### EXCERPT

· · ·

The factors which have contributed to determining the very poor quality of life in Africa presently have to do with the gross misuse of the continent’s resources year in, year out. This is thanks to an asphyxiating “Berlin-state” whose strategic resources are used largely to support the West World and others and an overseer-grouping of local forces, seasonally recycled (for instance, genocidist troopers and the like in Nigeriaña who are apparently transmogrified into statespersons but for the sole purpose of continuing the rout of Africa), which exists solely to police the dire straits of existence that is the lot of the average African. The “Berlin-state” (Nigeria, Niger, Central African Republic, Chad, whatever) indeed arrests African development and transformation. It is intrinsically not dissimilar to the African-enslaved estates in the Americas established by pan-Europe in the 15th century (CE) and, during the course of 400 subsequent years, a leveraging tripod for the latter’s conquest of the world. Africans have not ceased to produce unimaginable range and levels of wealth primarily for the West, begun 500 years ago. Consequently, the broad sectors of African peoples are yet to lead, centrally, the entire process of societal reconstruction and transformation by themselves. So, this envisaged liberatory trajectory is untenable for African constituent nations with evidently distinct histories, cultures, worldviews and aspirations, encased in the agglomeration of inchoate, inorganic and alienating “Berlin-state” . In contrast, the “state-of- Berlin” serves the West most handsomely as its 21st century “leveraging tripod” of hegemony in the contemporary world as we know it.

· · ·

### GIVEN INSTRUCTION 1
According to the excerpt, in what century did pan-Europe establish the African-enslaved estates in the Americas?
The text and the listing below it have no connection to each other.

Excerpts from a spatial dataset:
· · ·

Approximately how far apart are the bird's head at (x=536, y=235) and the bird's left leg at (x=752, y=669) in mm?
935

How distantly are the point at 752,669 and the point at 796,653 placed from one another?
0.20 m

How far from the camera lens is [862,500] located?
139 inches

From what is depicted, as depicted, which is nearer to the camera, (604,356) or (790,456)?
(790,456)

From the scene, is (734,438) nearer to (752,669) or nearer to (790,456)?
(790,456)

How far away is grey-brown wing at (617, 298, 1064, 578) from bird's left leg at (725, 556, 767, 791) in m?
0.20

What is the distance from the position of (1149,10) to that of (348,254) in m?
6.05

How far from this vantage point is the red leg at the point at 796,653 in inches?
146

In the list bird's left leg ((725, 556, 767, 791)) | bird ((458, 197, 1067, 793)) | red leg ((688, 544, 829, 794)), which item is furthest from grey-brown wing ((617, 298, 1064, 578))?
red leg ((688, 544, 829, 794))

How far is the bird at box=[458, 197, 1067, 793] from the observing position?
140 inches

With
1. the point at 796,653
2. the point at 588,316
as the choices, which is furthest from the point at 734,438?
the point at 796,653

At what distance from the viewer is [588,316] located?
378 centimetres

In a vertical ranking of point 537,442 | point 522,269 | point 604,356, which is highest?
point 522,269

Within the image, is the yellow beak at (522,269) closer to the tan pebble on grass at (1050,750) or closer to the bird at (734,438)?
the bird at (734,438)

· · ·

### GIVEN INSTRUCTION 2
Please arrange the listing lines as a JSON list of strings, one string per line with blank lines left out, from the line with "From what is" up to and including the final line of the listing.

### FINAL RESULT 1
In the 15th century (CE).

### FINAL RESULT 2
[
  "From what is depicted, as depicted, which is nearer to the camera, (604,356) or (790,456)?",
  "(790,456)",
  "From the scene, is (734,438) nearer to (752,669) or nearer to (790,456)?",
  "(790,456)",
  "How far away is grey-brown wing at (617, 298, 1064, 578) from bird's left leg at (725, 556, 767, 791) in m?",
  "0.20",
  "What is the distance from the position of (1149,10) to that of (348,254) in m?",
  "6.05",
  "How far from this vantage point is the red leg at the point at 796,653 in inches?",
  "146",
  "In the list bird's left leg ((725, 556, 767, 791)) | bird ((458, 197, 1067, 793)) | red leg ((688, 544, 829, 794)), which item is furthest from grey-brown wing ((617, 298, 1064, 578))?",
  "red leg ((688, 544, 829, 794))",
  "How far is the bird at box=[458, 197, 1067, 793] from the observing position?",
  "140 inches",
  "With",
  "1. the point at 796,653",
  "2. the point at 588,316",
  "as the choices, which is furthest from the point at 734,438?",
  "the point at 796,653",
  "At what distance from the viewer is [588,316] located?",
  "378 centimetres",
  "In a vertical ranking of point 537,442 | point 522,269 | point 604,356, which is highest?",
  "point 522,269",
  "Within the image, is the yellow beak at (522,269) closer to the tan pebble on grass at (1050,750) or closer to the bird at (734,438)?",
  "the bird at (734,438)"
]